En février 2006, Greenpeace a contribué à créer, avec le gouvernement provincial, les Premières Nations, les compagnies d'exploitation forestière ainsi que des groupes de protection de l'environnement, un accord historique visant à préserver la Forêt du Grand Ours, la plus vaste forêt pluviale tempérée du monde à être située sur une côte. À six mois de la date butoir pour la mise en application de l'accord, fixée au 31 mars 2009, Greenpeace fait appel à ses membres et leur demande d'envoyer un courriel au premier ministre Campbell pour lui rappeler qu'une promesse est une promesse et que le temps presse.
Le gouvernement provincial s'est engagé à :
- Protéger deux millions d'hectares de l'exploitation forestière;
- Implanter des pratiques forestières qui préservent l'intégrité de l'écosystème;
- Accorder davantage de pouvoir décisionnel aux Premières Nations;
- Soutenir les Premières Nations pour que leur économie soit basée sur la conservation.

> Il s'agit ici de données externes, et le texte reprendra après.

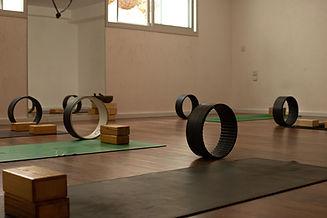 גלגלי יוגה דהרמה בסטודיו רנטה לוקאש.jpg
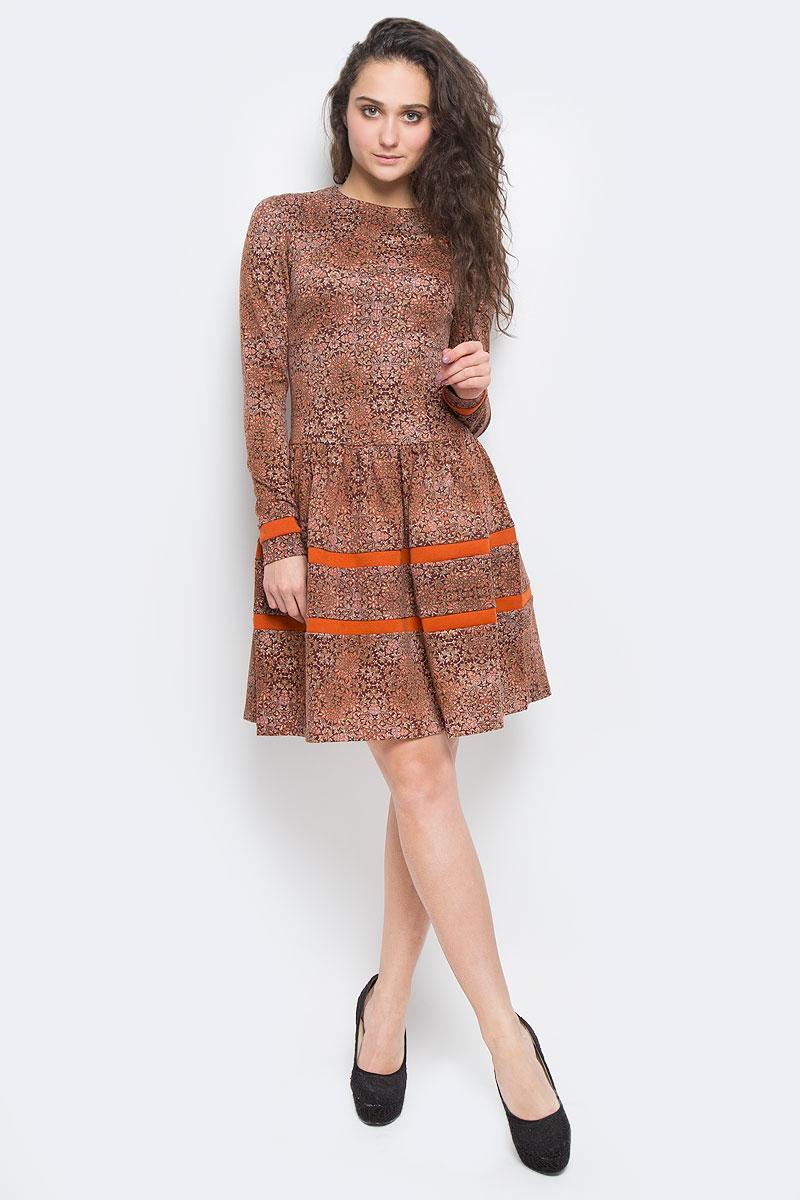 Платье La Via Estelar, цвет: темно-коричневый. 14988-6. Размер 4814988-6Платье La Via Estelar выполнено из высококачественного комбинированного материала. Платье-миди с круглым вырезом горловины и длинными рукавами застегивается на потайную застежку-молнию расположенную в среднем шве спинки. Юбка модели дополнена сборками. Платье оформлено оригинальным орнаментом и вставками контрастного цвета.
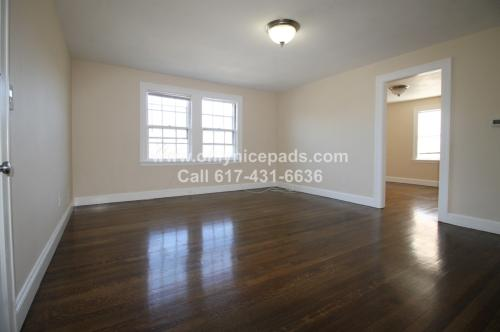 Attractive and modern 2 bed brand new renovatio... Photo 1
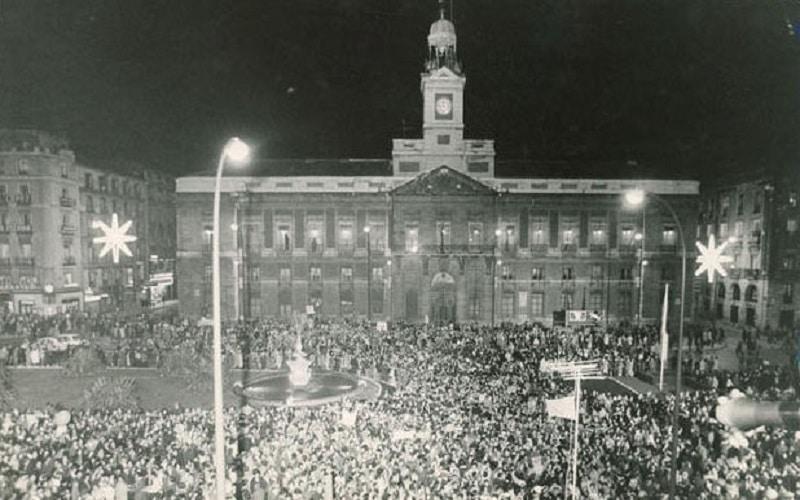 Cuándo empezamos a tomar las uvas en la Puerta del Sol? - Madrid Secreto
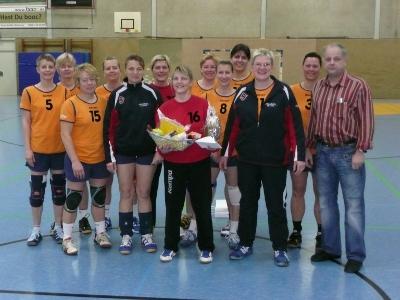 Inge Rödel wurde im Kreis des AD-Teams von Abteilungsleiter Werner Unrath verabschiedet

Au cours de la dernière décennie, Greenpeace, avec votre soutien, a fait un énorme bout de chemin (anglais seulement) et se rapproche de son but, qui est de préserver la plus grande forêt pluviale tempérée du monde à être située sur une côte. Ce lieu intouché et magique héberge de nombreuses espèces, parmi lesquelles l'ours Kermode ou ours Esprit (un ours blanc rare de la famille de l'ours noir), le guillemot marbré (un oiseau de mer qui fait son nid en forêt) et des loups qui s'alimentent de saumon. L'accord de 2006 est le plus important de la sorte à avoir été signé dans toute l'histoire canadienne.
Greenpeace a travaillé d'arrache-pied pour faire en sorte que les délais soient respectés. Plusieurs engagements d'importance ont été tenus, par exemple la soustraction de deux millions d'hectares à l'exploitation forestière, mais il reste beaucoup à faire pour que toutes les exigences soient comblées. Si nous ne remédions pas à cette situation, la santé écologique de la Forêt pluviale du Grand Ours restera menacée.